There was some dispute over whether the Likud represented only itself, as Turbowicz maintained, or the entire right-wing camp, as Levin insisted. Immediately after elections, Netanyahu brought together the right-wing parties into a ‘technical bloc’ which he would lead. The bloc includes 55 Knesset seats.

It may be that Blue and White is attempting to split the right-wing bloc, making it easier to entice a few Knesset seats from its opponent.

Israel Hayom reports an official at the meeting said, “In the morning, it was published that the Likud intends to abandon the right-wing parties in its negotiations with Blue and White, and a denial went out. Levin told Blue and White’s people that there was unnecessary confusion created in the media, and it wouldn’t work. The minister clarified to the other side that we’re talking about 55 mandates that won’t be separated, and that Netanyahu stands at the head of them.”

The two sides agreed that a unity government would involve a rotational system for the prime minister’s position. There is disagreement over who will go first – Gantz or Netanyahu. Blue and White says Gantz should be first and Likud says it should be Netanyahu, given Gantz’s limited experience.

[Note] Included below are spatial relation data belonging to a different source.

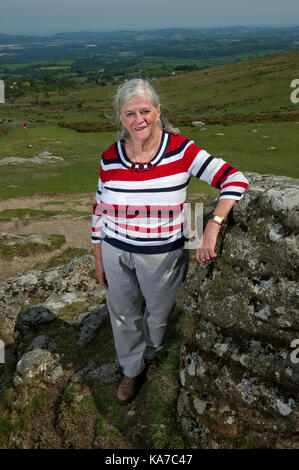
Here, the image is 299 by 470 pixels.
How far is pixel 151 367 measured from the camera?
22.2ft

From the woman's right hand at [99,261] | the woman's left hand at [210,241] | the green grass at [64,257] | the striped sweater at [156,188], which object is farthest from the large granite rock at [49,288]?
the woman's left hand at [210,241]

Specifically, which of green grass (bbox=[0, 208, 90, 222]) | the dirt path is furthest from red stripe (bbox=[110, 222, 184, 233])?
green grass (bbox=[0, 208, 90, 222])

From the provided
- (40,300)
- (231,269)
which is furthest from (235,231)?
(40,300)

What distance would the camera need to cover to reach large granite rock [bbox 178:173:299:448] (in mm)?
4406

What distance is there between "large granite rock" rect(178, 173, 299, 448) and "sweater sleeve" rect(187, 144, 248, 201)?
0.89 ft

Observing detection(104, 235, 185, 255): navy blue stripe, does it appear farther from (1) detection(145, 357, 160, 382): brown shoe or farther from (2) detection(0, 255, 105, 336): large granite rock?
(2) detection(0, 255, 105, 336): large granite rock

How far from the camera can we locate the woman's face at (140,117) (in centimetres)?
487

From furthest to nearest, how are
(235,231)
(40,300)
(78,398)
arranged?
(40,300)
(78,398)
(235,231)

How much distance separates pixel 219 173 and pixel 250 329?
220 cm

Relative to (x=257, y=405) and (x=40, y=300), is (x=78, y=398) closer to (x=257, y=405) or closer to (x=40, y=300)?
(x=257, y=405)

The sides appeared to agree that there will be 32 ministerial positions in the new government, split evenly between the sides. Each would receive 16. This would hold even if the Likud side includes the entire right-wing.

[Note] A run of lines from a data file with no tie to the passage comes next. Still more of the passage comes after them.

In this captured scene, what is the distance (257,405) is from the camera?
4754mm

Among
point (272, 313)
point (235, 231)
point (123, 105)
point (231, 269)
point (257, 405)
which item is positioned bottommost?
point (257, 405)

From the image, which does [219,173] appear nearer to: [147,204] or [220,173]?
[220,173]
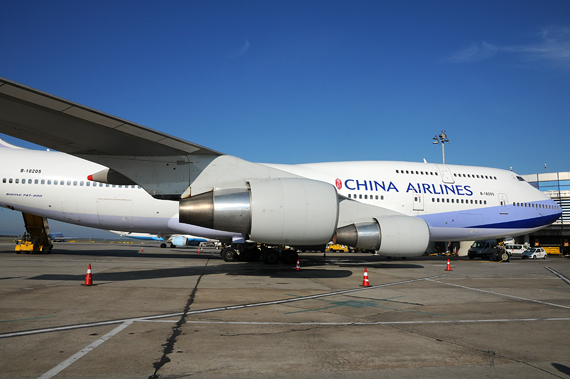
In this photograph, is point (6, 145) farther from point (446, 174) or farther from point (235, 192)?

Israel Hayom reports on the possibility that Blue and White is not acting in good faith. The paper says it has learned that Blue and White received clear marching orders – to drag out the negotiations until Netanyahu’s pre-indictment hearings.

“Sources aware of the details said that, ‘October 2 is the target date that they need to arrive at without closing – these are only initial contacts,'” the paper reports.

The sources also told Israel Hayom that “the urgent meetings of the Likud and Blue and White teams are arranged, among other reasons, in order to present a picture to the public of a genuine desire for unity – which is an interest within Blue and White, but the goal is unity without Netanyahu.”

The Blue and White party, really an alliance of three parties, stressed throughout the election campaign that it would not sit in the same government with Netanyahu, due to his facing several corruption charges.

However, the Likud has remained firm that it would not turn its back on its longtime leader, creating a potential impasse.